You can then calculate win rate, profit factor, and other metrics by iterating through the trades array and displaying results in a table on your chart.

Optimizing for TradersPost Execution

When configuring your TradersPost strategy subscription for pairs trading:

Position Sizing: Use fixed contract quantities rather than percentage-based sizing. Pairs trading requires equal notional value on both sides, so calculate this beforehand.

Side Swapping: Enable this feature so your strategy can automatically reverse from long to short (or vice versa) when signals flip.

Subtract Signal Quantity: For futures, enable this to ensure proper position offsetting when reversing positions.

Auto Submit: During testing, disable auto-submit to manually approve each trade and verify both legs executed correctly.

Common Pitfalls and Solutions

Problem: The two symbols don't stay correlated over time.

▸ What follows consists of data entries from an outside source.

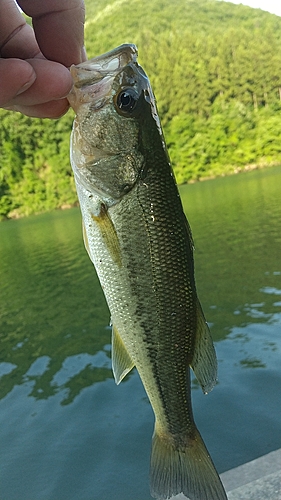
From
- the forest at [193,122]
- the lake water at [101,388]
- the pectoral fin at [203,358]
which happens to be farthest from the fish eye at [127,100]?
the forest at [193,122]

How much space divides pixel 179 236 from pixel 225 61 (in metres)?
74.0

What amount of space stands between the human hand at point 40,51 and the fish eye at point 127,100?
22 cm

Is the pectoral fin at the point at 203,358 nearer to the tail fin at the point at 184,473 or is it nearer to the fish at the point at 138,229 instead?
the fish at the point at 138,229

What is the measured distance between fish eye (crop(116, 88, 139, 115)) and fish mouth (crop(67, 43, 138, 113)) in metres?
0.06

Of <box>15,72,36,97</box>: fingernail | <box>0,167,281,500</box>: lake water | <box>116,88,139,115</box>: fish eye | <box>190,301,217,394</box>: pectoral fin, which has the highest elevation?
<box>15,72,36,97</box>: fingernail

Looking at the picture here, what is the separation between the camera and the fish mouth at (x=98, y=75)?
83.2 inches

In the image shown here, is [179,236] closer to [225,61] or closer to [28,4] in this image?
[28,4]

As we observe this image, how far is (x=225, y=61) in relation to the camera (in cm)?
7062

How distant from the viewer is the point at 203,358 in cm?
231

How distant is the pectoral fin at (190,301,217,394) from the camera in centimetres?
227

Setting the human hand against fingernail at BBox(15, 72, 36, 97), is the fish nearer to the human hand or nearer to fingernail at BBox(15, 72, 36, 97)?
the human hand

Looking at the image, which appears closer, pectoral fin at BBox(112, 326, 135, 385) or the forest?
pectoral fin at BBox(112, 326, 135, 385)

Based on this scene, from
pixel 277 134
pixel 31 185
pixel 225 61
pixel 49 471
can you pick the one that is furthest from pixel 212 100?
pixel 49 471

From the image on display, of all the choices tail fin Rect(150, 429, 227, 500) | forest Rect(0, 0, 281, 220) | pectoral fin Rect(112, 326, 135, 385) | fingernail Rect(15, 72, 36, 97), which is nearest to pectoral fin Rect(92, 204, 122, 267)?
pectoral fin Rect(112, 326, 135, 385)
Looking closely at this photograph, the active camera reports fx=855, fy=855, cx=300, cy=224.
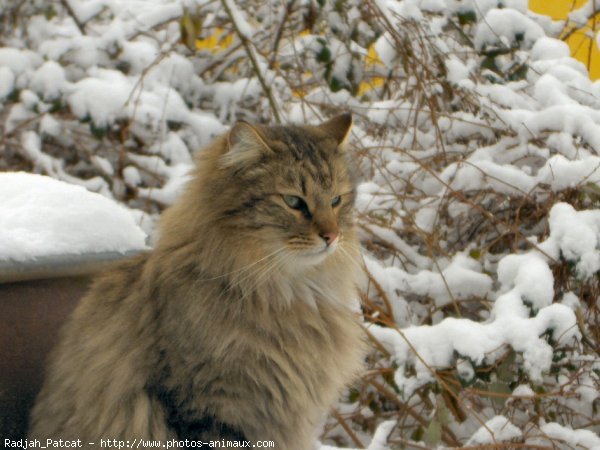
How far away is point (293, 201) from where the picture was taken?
2318 mm

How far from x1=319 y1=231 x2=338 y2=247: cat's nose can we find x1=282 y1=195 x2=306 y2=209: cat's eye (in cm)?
10

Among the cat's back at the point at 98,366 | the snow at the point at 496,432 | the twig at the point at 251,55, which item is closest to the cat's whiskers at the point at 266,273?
the cat's back at the point at 98,366

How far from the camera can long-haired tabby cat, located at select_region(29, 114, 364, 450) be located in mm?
2176

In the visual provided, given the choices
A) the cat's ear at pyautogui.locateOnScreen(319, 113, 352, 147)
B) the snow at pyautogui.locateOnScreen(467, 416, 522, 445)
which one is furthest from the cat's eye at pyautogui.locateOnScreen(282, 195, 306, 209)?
the snow at pyautogui.locateOnScreen(467, 416, 522, 445)

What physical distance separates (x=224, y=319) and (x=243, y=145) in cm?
46

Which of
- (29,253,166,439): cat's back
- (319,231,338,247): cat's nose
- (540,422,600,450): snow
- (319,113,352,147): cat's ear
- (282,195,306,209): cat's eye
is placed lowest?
(540,422,600,450): snow

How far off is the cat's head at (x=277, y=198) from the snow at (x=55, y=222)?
0.39 m

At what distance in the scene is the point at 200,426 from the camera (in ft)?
7.07

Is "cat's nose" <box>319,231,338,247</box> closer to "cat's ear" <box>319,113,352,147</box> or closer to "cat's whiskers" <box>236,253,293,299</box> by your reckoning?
"cat's whiskers" <box>236,253,293,299</box>

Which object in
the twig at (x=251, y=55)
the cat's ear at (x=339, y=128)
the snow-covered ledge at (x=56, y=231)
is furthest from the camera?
the twig at (x=251, y=55)

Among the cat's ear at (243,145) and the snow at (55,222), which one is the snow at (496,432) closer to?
the cat's ear at (243,145)

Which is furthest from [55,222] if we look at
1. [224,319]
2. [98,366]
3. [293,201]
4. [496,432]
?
[496,432]

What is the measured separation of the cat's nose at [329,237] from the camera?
2.29 metres

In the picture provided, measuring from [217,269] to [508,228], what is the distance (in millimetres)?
1335
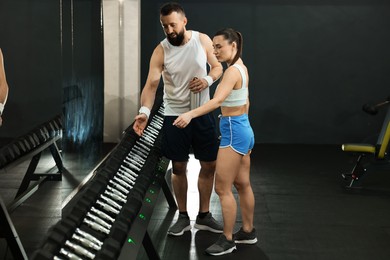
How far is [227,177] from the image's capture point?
445cm

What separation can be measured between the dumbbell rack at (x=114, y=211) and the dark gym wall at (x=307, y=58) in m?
4.60

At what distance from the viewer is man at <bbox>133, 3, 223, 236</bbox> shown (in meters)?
4.64

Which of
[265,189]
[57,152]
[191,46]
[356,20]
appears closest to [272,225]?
[265,189]

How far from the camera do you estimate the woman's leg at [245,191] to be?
184 inches

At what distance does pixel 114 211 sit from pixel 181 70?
1858 mm

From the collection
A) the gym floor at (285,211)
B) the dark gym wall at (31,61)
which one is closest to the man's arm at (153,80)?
the gym floor at (285,211)

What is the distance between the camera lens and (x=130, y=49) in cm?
844

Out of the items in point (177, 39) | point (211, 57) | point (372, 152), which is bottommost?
point (372, 152)

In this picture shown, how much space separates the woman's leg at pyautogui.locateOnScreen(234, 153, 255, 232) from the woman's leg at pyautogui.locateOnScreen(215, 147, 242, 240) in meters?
0.15

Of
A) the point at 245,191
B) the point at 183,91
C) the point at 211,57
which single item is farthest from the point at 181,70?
the point at 245,191

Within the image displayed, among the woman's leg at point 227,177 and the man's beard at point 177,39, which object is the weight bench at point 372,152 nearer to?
the woman's leg at point 227,177

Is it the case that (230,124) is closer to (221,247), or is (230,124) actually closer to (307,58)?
(221,247)

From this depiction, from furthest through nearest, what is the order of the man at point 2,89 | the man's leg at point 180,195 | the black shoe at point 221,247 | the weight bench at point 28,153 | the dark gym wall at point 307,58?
the dark gym wall at point 307,58 < the man's leg at point 180,195 < the black shoe at point 221,247 < the weight bench at point 28,153 < the man at point 2,89

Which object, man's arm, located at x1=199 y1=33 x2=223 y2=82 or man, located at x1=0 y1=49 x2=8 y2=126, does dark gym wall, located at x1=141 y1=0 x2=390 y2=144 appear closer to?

Solution: Regularly monitor correlation coefficients. If correlation drops below 0.7, consider finding a new pair or pausing the strategy until conditions improve.

Problem: One leg of the trade executes but the other fails.

Solution: Implement error handling and position reconciliation. TradersPost tracks both positions, so you can manually close the orphaned leg if needed.

Problem: Spread stops mean-reverting after you enter.

Solution: Add a stop-loss based on z-score extremes. If the z-score reaches -3 or +3, exit even without mean reversion—you've encountered a regime change.

Problem: Slippage eats into profits on simultaneous execution.

Solution: Use limit orders with a small buffer from market price, or only trade highly liquid pairs where bid-ask spreads are tight.

Calculating Notional Balance

For proper risk management, both legs of your pairs trade should have equal dollar value:

` If Asset 1 trades at $100 and you want $10,000 exposure:

  • Buy 100 shares of Asset 1 (100 × $100 = $10,000)

If Asset 2 trades at $80:

  • Sell 125 shares of Asset 2 (125 × $80 = $10,000)

`

This dollar neutrality ensures you're truly market-neutral—gains on one leg offset losses on the other, leaving only the spread movement as your profit source.

Advanced Enhancements

Once you have a basic pairs trading bot working, consider these enhancements:

Dynamic Pair Selection: Scan multiple potential pairs and automatically trade the ones with the highest z-scores.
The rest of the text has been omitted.